Turning a new leaf: Vegan brands have shed billions since their IPOs

Turning a new leaf

Alternative vegan products — mostly soy, gluten, and plant protein fashioned into cow-less burger patties, pork-free sausages, and milk-that-isn’t-milk — have been leading the charge. Investment in veggie-friendly companies saw sales for plant-based foods grow 44% in the 3 years up to 2022, and some predict that plant-based food could make up to ~8% of the global protein market by 2030.

However, the plant-based “meat” market specifically has cooled. Despite US retail sales for plant-based meat doubling between 2017 and 2020, spearheaded by buzzy companies like Beyond Meat and Impossible Foods, purchases plateaued from 2020 onwards, with dollar sales actually shrinking slightly (-1%) between 2021-2022.

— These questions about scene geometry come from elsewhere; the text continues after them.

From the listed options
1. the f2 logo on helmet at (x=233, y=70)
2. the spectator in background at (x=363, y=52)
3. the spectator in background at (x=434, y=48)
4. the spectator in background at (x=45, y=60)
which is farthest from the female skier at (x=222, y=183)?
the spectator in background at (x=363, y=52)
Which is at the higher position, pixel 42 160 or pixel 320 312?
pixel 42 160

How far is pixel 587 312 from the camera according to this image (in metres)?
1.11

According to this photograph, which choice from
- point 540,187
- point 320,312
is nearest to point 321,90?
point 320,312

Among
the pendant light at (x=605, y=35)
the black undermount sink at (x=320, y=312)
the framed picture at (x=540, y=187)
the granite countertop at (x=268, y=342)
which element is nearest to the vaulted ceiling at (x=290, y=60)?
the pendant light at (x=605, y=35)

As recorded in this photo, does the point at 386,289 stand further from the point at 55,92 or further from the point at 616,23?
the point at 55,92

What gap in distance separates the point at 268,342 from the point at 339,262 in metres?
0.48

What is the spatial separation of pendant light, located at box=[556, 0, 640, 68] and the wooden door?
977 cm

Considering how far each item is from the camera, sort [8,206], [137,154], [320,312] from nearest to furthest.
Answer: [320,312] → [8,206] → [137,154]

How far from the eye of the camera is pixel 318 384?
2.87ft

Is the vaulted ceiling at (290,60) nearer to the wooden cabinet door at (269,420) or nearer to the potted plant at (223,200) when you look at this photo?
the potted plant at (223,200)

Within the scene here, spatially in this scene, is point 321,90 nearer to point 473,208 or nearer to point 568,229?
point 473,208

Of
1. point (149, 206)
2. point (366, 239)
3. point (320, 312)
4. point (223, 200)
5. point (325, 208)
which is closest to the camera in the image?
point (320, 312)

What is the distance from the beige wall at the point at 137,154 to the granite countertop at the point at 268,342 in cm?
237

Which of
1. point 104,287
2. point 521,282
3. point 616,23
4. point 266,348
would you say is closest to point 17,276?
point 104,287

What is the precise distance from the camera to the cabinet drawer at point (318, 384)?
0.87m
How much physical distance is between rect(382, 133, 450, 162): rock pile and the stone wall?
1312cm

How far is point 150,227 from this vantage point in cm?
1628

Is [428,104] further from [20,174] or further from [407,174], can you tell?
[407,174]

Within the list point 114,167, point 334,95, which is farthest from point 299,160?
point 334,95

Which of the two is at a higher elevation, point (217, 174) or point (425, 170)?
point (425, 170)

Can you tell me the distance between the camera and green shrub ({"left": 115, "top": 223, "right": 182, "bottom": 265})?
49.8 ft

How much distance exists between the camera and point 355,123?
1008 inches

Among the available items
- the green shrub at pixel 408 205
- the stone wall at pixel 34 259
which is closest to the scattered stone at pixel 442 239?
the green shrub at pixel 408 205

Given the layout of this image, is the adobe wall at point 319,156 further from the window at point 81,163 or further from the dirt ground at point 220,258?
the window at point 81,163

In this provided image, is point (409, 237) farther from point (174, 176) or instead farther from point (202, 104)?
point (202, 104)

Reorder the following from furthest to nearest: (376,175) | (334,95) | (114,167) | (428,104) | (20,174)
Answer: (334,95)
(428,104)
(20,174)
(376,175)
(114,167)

**It's just not the same?**‍

Beyond Meat burst into the field in 2009, having successfully harnessed a technology for realigning protein in plants, before pulling off 2019’s top US IPO — citing Bill Gates and Leonardo DiCaprio amongst its star-studded investors. The company's share price was driven up 163% on its first day of trading, eventually going on to reach a peak market cap of $14bn.

But, per nature, what goes up, must come down: Beyond Meat just couldn't maintain its sizzle, as sales slipped, costs rose and optimism faded. By late last year the company was worth less than $1bn. A similar fate befell the Oprah-backed, oat-derived plant-milk brand Oatly: after the initial excitement of its own IPO, Oatly’s value steadily drained— as we noted later that year — before settling around its current valuation of ~$760m. So far, the next big category-defining vegan-friendly company hasn't hit the mainstream.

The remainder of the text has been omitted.